Kristin's songs have been recorded by Butch Hancock and Marcie LaCouture, Anne Feeney, Pilshaw and Sklamberg, Lucha, Margaret Roadknight, Katzberg and Snyder, Voices, The Los Angeles Women’s Community Chorus, and others.  Her 1979 song, How Nice! an early recorded song supporting marriage equality, was included in Marching for Freedom, a video of the 1993 March on Washington, and her songs are included in Radical Harmonies, about the women’s music movement, and The Equal Rights Amendment:  Unfinished Business for the Constitution.  She has been aired on Car Talk, Dr. Demento, and in folk syndications and documentaries.  Her original song "The Heritage of Farming," was commissioned by the Illinois Farm Bureau as a video's theme song, and the video won a "Cindy" Award, which the producers credited to the song.  

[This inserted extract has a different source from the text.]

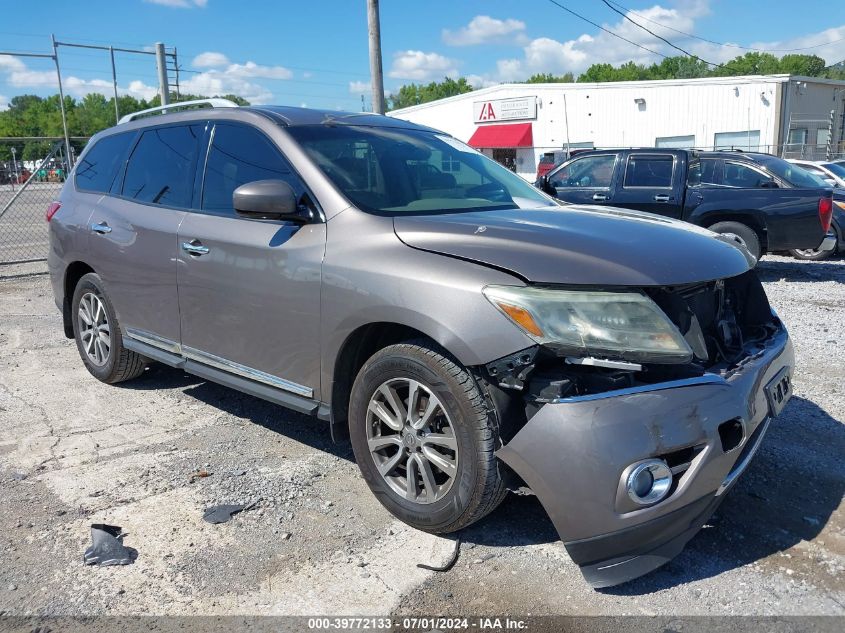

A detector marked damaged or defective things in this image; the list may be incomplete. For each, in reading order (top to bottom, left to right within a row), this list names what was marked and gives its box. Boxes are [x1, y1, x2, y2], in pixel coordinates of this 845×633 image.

crumpled hood [392, 204, 748, 286]
broken headlight lens [482, 286, 692, 362]
damaged front bumper [494, 324, 792, 592]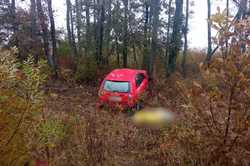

Kristin's tribute to American farm women, Farmer, was featured in an Ann Landers column and written up in Farm Journal and Farm Wife Magazine.  Her bilingual round We are Stars, is sung by several choruses and choirs, as is her tribute to Martin Luther King, Come by Here, Martin Luther King.  Kristin's songs appear in Here's to the Women, Rise up Singing, Fresh Takes, Sing Out!, Songs for Earthlings, Broadside, Rounds Galore, Pulling our Own Strings, and The Folknik, and one of her songs is included in The Feminist Dictionary.  Her environmental song, Cuyahoga River, won an honorable mention in the Great Lakes Songwriting Competition. 

Kristin performs an original song in the Grammy-nominated CD anthology The Best of Broadside, on the Smithsonian/Folkways label. Another album, Born a Woman (Flying Fish/Rounder), was named in the Chicago Reader's Top Ten Folk/Country albums in the year of its release.   Awards include the "Woman of Illinois Repute" of the Illinois Women's Agenda, the President's Award of Illinois NOW, the Humanist Heroine Award of the American Humanist Association, the Freethought Heroine Award of the Freedom from Religion Foundation, and the Founder's Award of the Women in the Arts Foundation, for founding the National Women's Music Festival. In 2014, she was honored with the Dr. Mohammed Mossadegh Servant Leadership Award at Northeastern Illinois University for "lifetime contributions as a humanitarian singer and songwriter."  Most recently, an award, The Kristin Lems Social Change through Music Award, was created by the Women in the Arts Foundation for the 40th National Women’s Music Festival, and Kristin received the first award.  Outside of music, Kristin’s early talent in writing and academics resulted in many awards, including a first place from Scholastic Magazines, a National Merit Scholarship, and later, a Hopwood Award for poetry from the University of Michigan.  Kristin has also been a Fulbright Scholar.

Kristin sings for conferences and music festivals, for tributes and rites of passage, at libraries, school assemblies, preschools, and in the classroom, as part of her work as an ESL teacher and teacher trainer.  She is currently working on a theatre piece about the life of Jane Addams, who was a direct and dramatic part of her own family’s Chicago history. She enjoys taking part in a wide variety of musical activities, but most of all, Kristin enjoys singing for those striving to build a better world.